Concomitant [simultaneous] impairments (such as intellectual disability-blindness, intellectual disability-orthopedic impairment, etc.), the combination of which causes such severe educational needs that they cannot be accommodated in a special education program solely for one of the impairments. The term does not include deaf-blindness.

 

Orthopedic Impairment

A severe orthopedic impairment that adversely affects a child’s educational performance. The term includes impairments caused by a congenital anomaly, impairments caused by disease (e.g., poliomyelitis, bone tuberculosis), and impairments from other causes (e.g.,cerebral palsy, amputations, and fractures or burns that cause contracture).

Health Impairment

Having limited strength, vitality, or alertness, including a heightened alertness to environmental stimuli, that results in limited alertness with respect to the educational environment, that—

(a) is due to chronic or acute health problems such as asthma, attention deficit disorder or attention deficit hyperactivity disorder, diabetes, epilepsy, a heart condition, hemophilia, lead poisoning, leukemia, nephritis, rheumatic fever, sickle cell anemia, and Tourette syndrome; and

(b) adversely affects a child’s educational performance.

 

Specific Learning Disability

A disorder in one or more of the basic psychological processes involved in understanding or in using language, spoken or written, that may manifest itself in the imperfect ability to listen, think, speak, read, write, spell, or to do mathematical calculations. The term includes such conditions as perceptual disabilities, brain injury, minimal brain dysfunction, dyslexia, and developmental aphasia.

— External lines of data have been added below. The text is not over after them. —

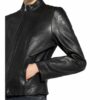 Boss Sabella Lederjacke Damen, Schwarz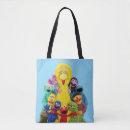Search for bert sesame street tote bags Big bird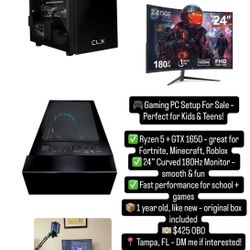 Ryzen 5 Gaming PC – GTX 1650 – Like New – $425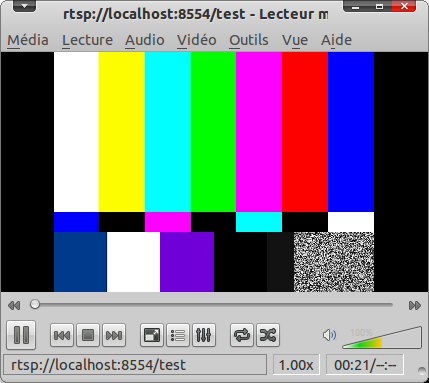 VLC RTSP play Un serveur RTSP basé sur GStreamer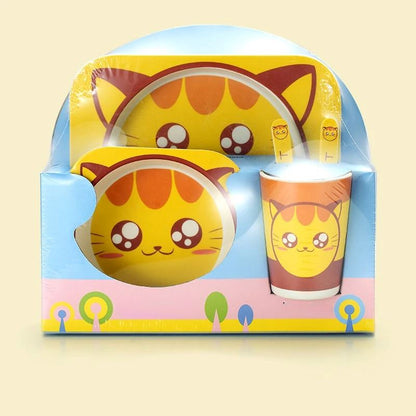 VAISSELLE BEBE - BambooKid™ - Chat - Le Coin de Bébé
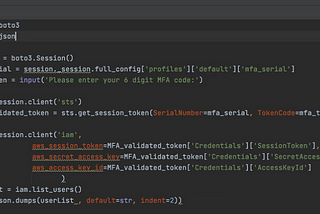 Using MFA with AWS using Python and boto3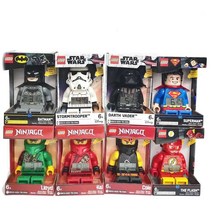 탁상시계 레고 알람 시계 시계 배트맨 슈퍼맨, 레고 시계 안드레아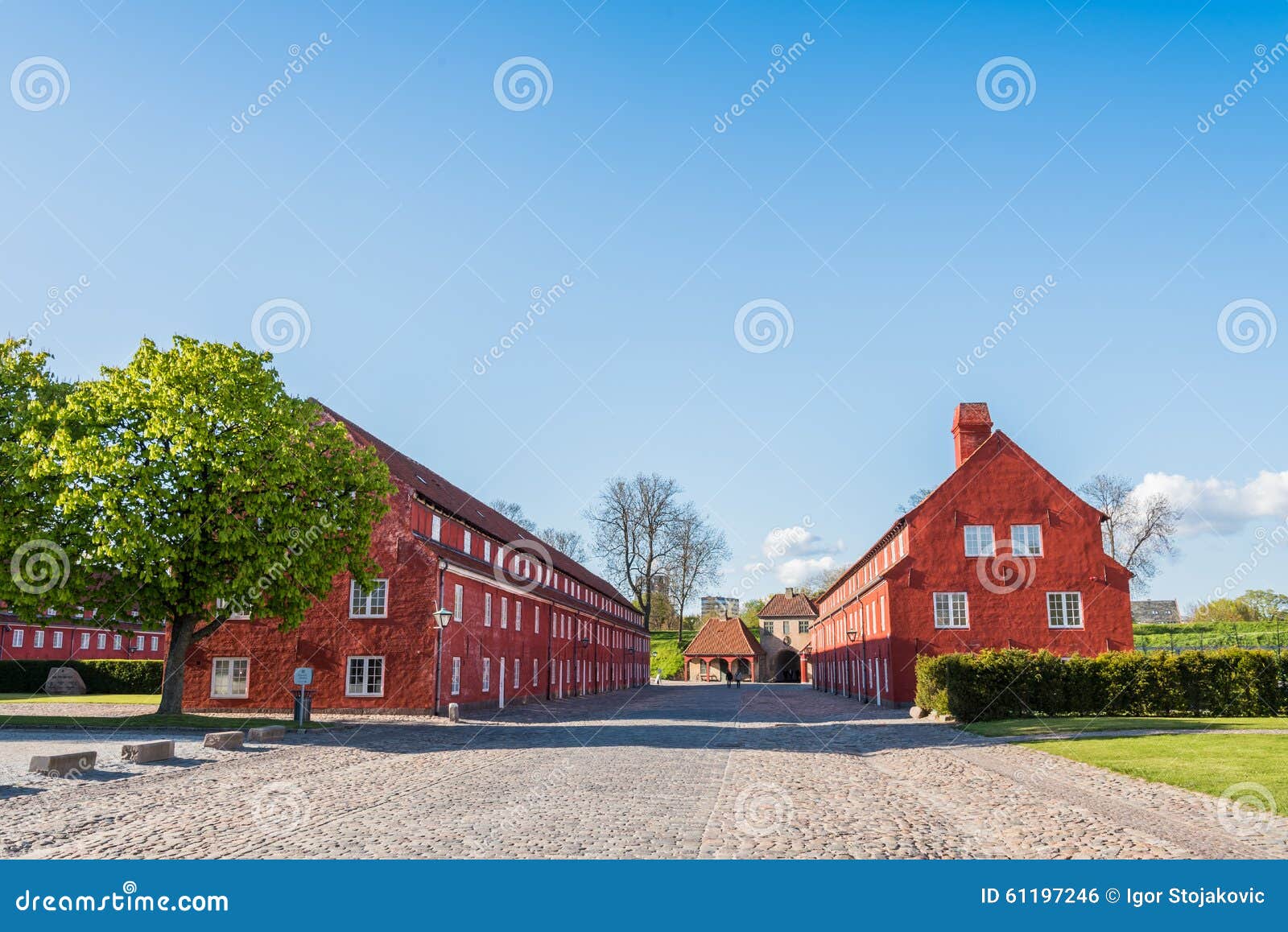 Wspaniały Czerwony Kastellet w Kopenhaga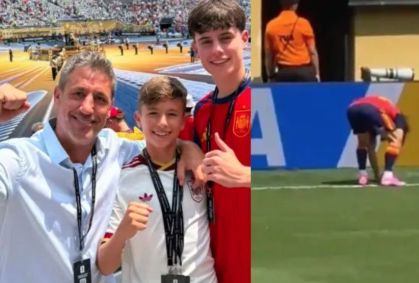 Cucurella enterra moeda e repete superstição da Espanha campeã de 2010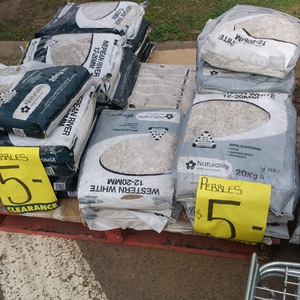 5 Garden Pebbles 20kg bag Bunnings Lidcombe NSW OzBargain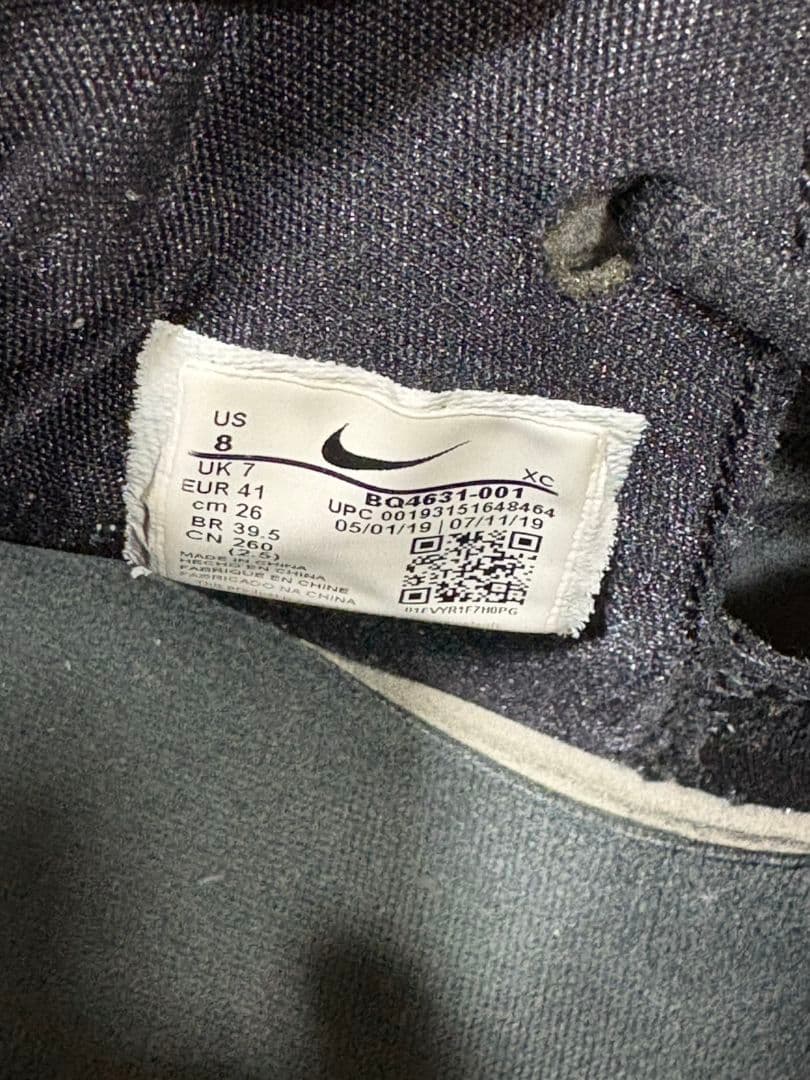 Nike バスケットボールシューズ US8 カイリ−6EP ジェットブラック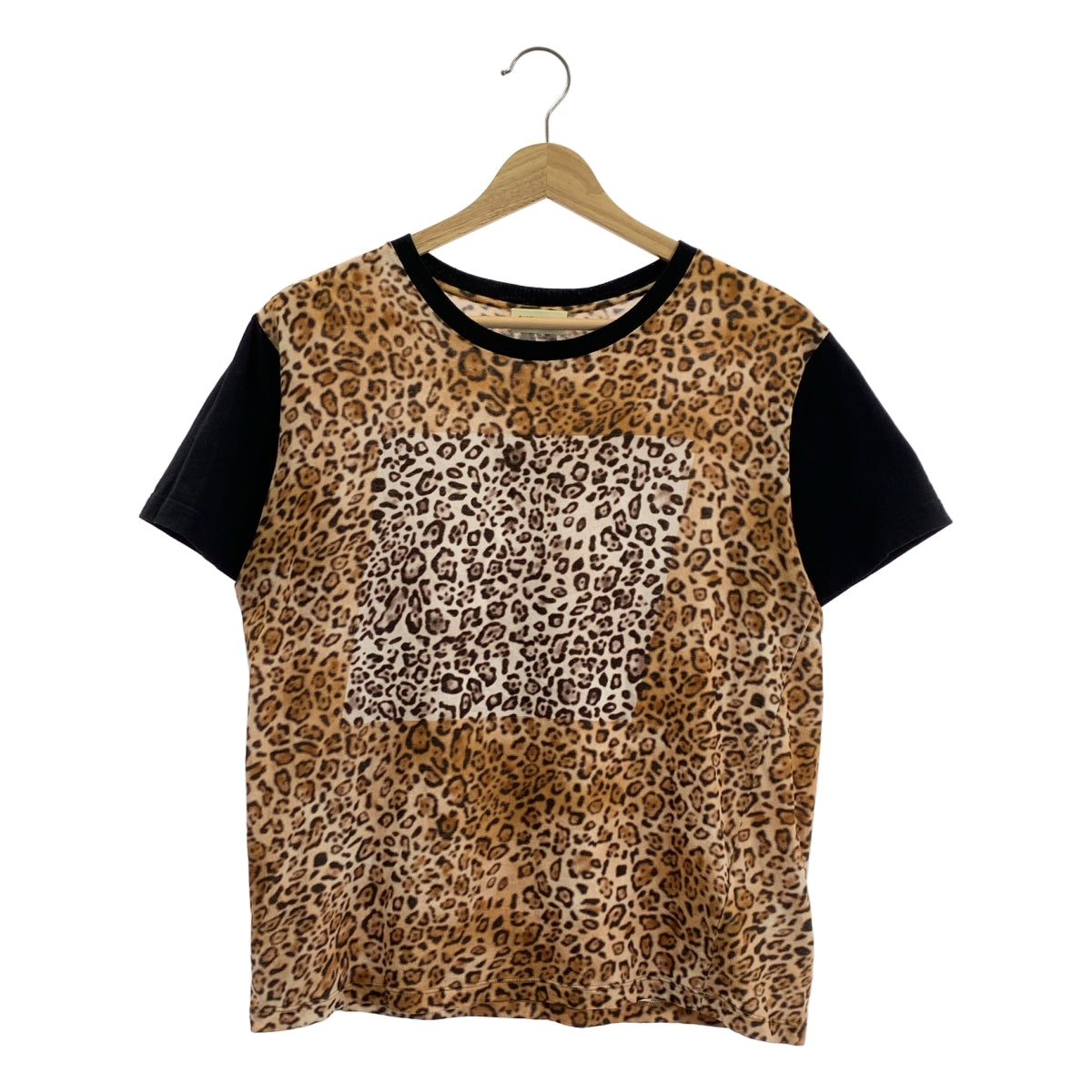 SAINT LAURENT PARIS / サンローランパリ | ベイビーキャット 袖切替 プリントTシャツ | S | メンズ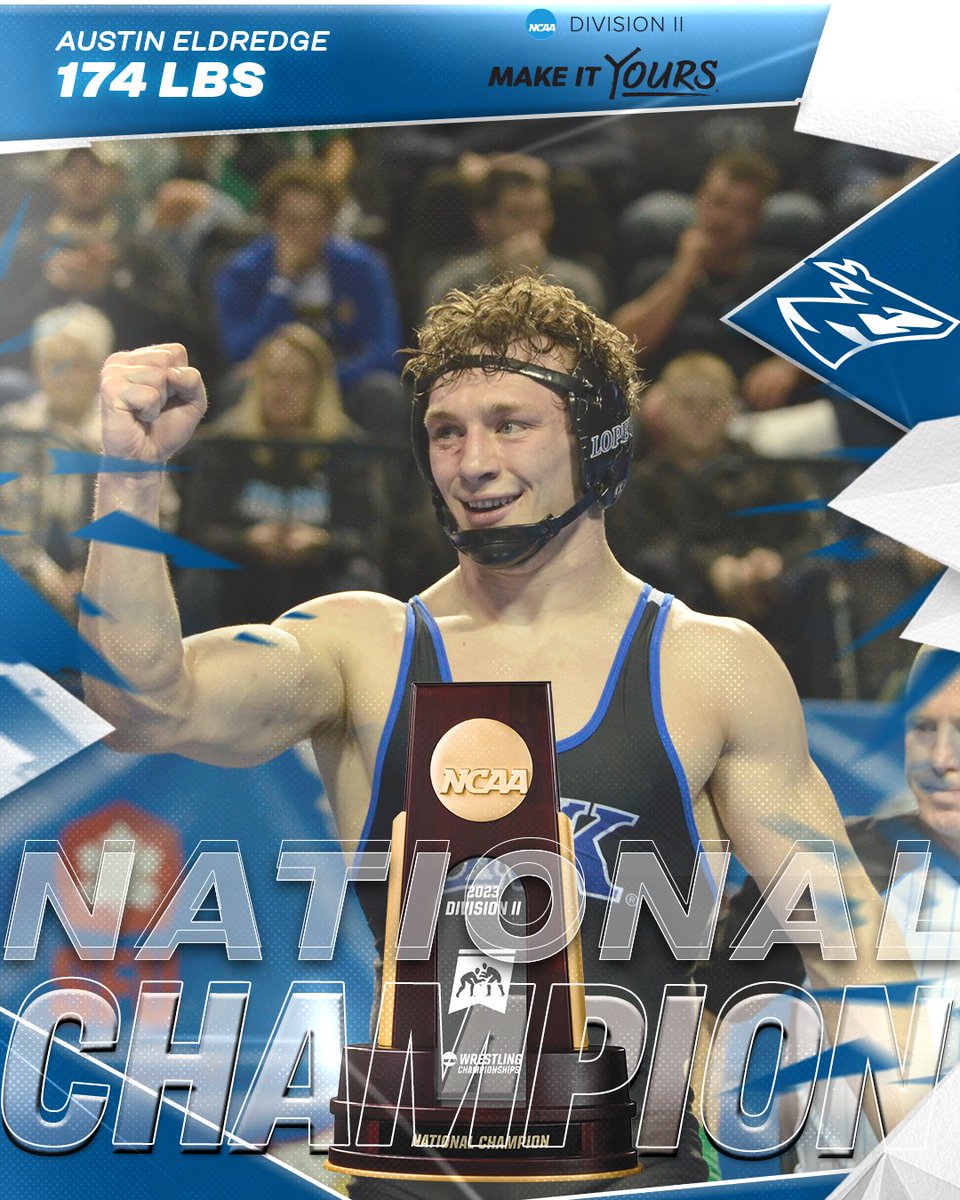 AUSTIN ELDREDGE DOES IT AT 174 LBS FOR NEBRASKA-KEARNEY!

#D2Wrestle | #MakeItYours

The term does not include learning problems that are primarily the result of visual, hearing, or motor disabilities; of intellectual disability; of emotional disturbance; or of environmental, cultural, or economic disadvantage.

 

Speech or Language Impairment/ Communication

A communication disorder such as stuttering, impaired articulation, a language impairment, or a voice impairment that adversely affects a child’s educational performance.

Neurological Impairment 

The capacity of the nervous system is limited or impaired with difficulties exhibited in one or more of the following areas: the use of memory, the control and use of cognitive functioning, sensory and motor skills, speech, language, organizational skills, information processing, affect, social skills, or basic life functions. The term includes students who have received a traumatic brain injury.

Visual Impairment Including Blindness

An impairment in vision that, even with correction, adversely affects a child’s educational performance. The term includes both partial sight and blindness.